Like the famous silent-screen damsel in distress, the audit charter amendment has faced a rocky road of opposition, acceptance, rejection and now (apparent) re-acceptance by the Stephanie Rawlings-Blake administration.
Going back to the last reel, at the Council’s June 25 meeting, the bill was defeated in a 8-7 vote. Describing himself as “stunned,” bill sponsor Carl Stokes angrily accused three fellow councilmen of switching their votes to “nay” under pressure from the mayor’s office.
Stokes pronounced the bill “dead.”
But like Pauline strapped to the railway tracks but saved in the nick of time, Bill 12-053 yesterday escaped oblivion at the hands of the Judiciary and Legislative Investigations Committee, where it had been sent after its ignoble defeat.
New Amendments
Late yesterday the committee approved a revised bill with the support of (or more precisely, without opposition from) the mayor’s lobbyists.
Eight amendments were the price of political rebirth.
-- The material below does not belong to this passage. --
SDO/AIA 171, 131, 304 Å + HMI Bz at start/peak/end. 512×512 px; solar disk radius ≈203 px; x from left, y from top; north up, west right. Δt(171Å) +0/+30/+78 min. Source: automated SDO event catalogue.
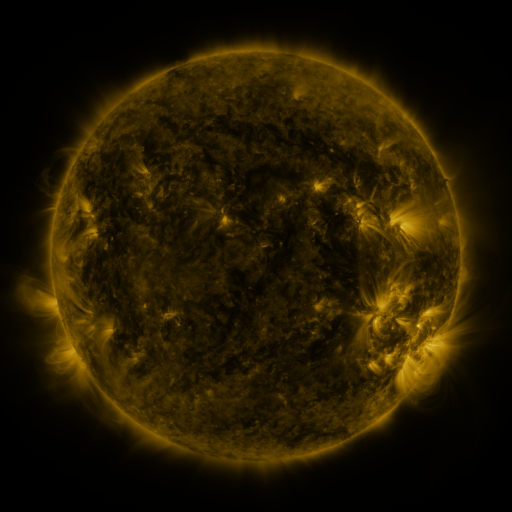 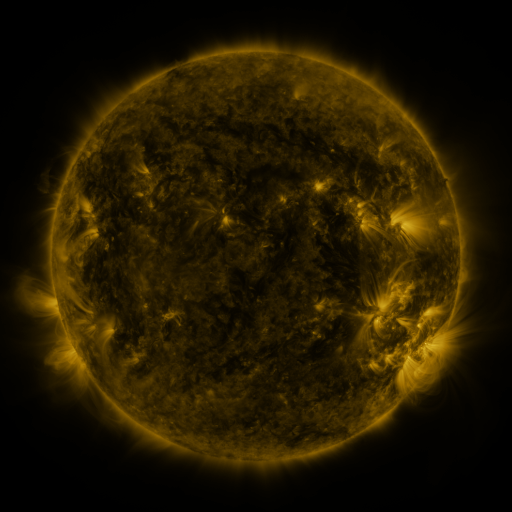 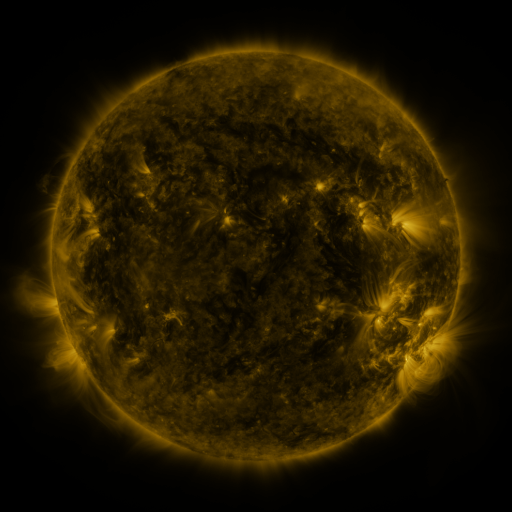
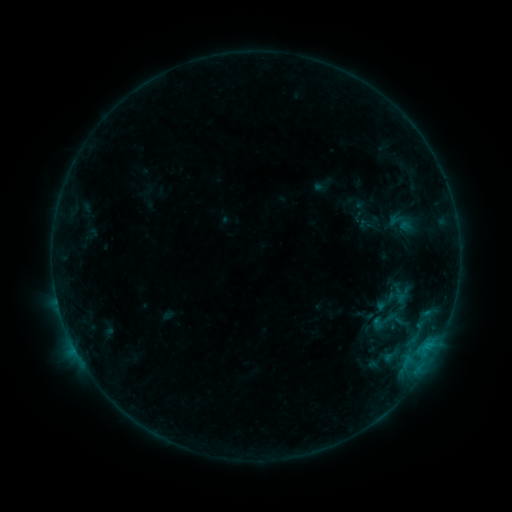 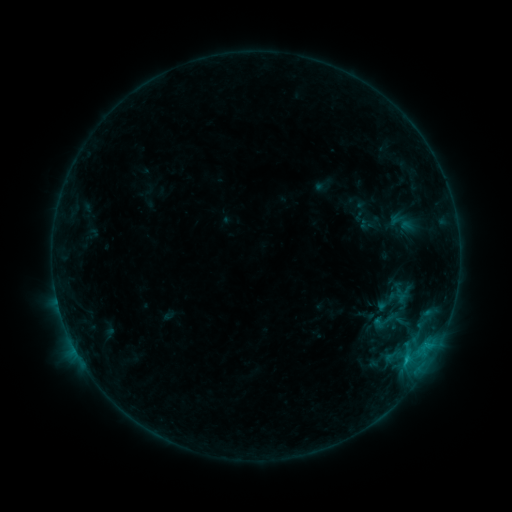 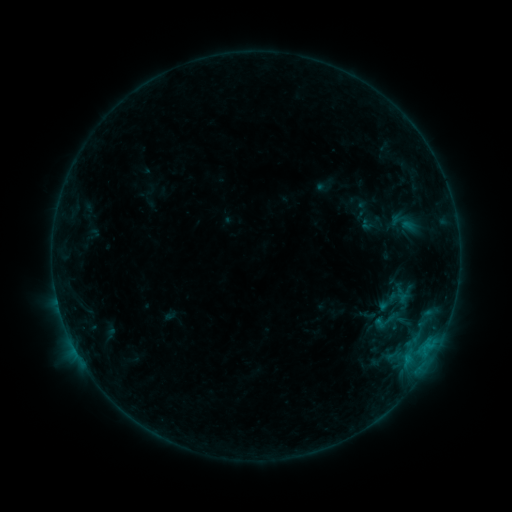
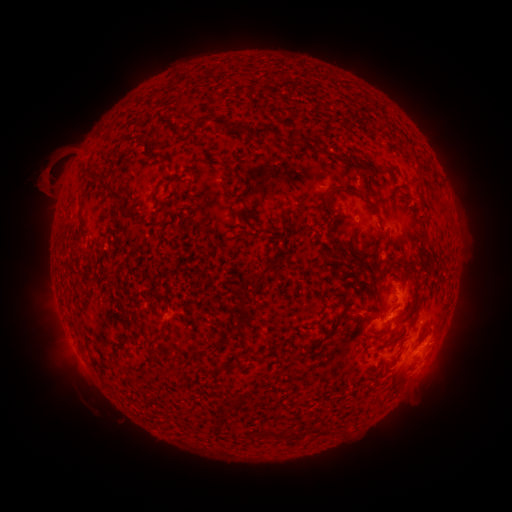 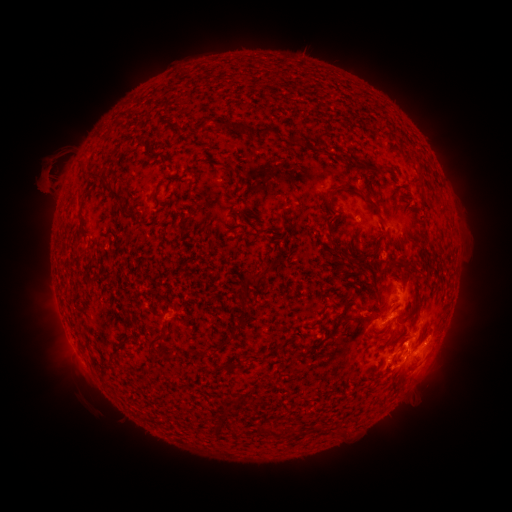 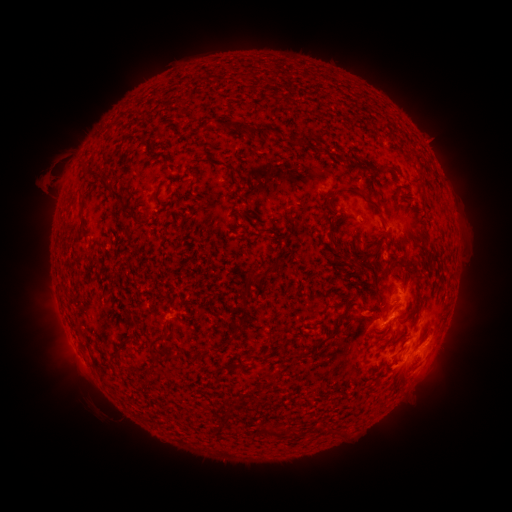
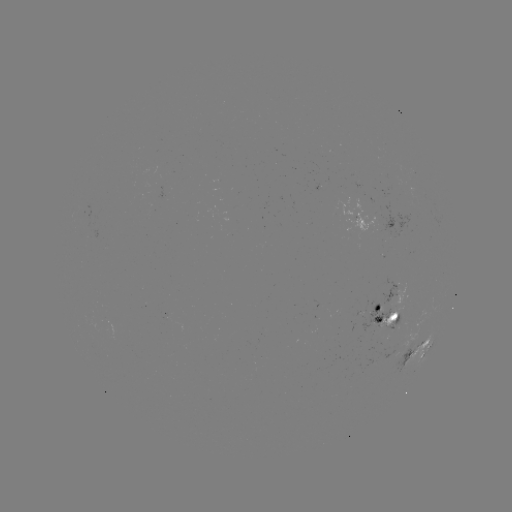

Most of them were technical. The most significant change strikes out the requirement of biennial audits of all city agencies and substitutes the word certain.
Those certain agencies are listed as: Baltimore Development Corp (BDC); Finance; Fire; General Services; Housing and Community Development (HCD); Human Resources; Law, including the Minority and Women’s Business Opportunity Office (MWBOO); Planning; Police; Public Works; Recreation and Parks; Transportation; Mayor’s Office on Criminal Justice; and Mayor’s Office of Information Technology (MOIT).
(Two agencies also targeted for audits – the Mayor’s Office of Employment Development and Office of the Labor Commissioner – were exempted at the request of the mayor, informed sources told The Brew.)
The other big change is the timing of the audits.
Under the revised bill, seven agencies will be audited during fiscal year 2014 (that’s a year from now): BDC, Finance, General Services, HCD, MOIT, Rec and Parks, and Transportation.
Seven other agencies will be audited beginning in fiscal 2015 (that’s two years from now): Fire, Human Resources, Law and MWBOO, Planning, Police, Mayor’s Office on Criminal Justice, and Public Works.
After that, the agencies will be audited every other year.
Stokes said in an interview today that he is “very satisfied” that the amendments “will allow us to move forward to give the citizens better accountability of where their tax dollars are going.”
Bill 12-053 is scheduled to go before the full Council on Monday. Whether it will pass – then placed on the November ballot for voters to make the final decision – is something not even a good Hollywood script writer could say for sure.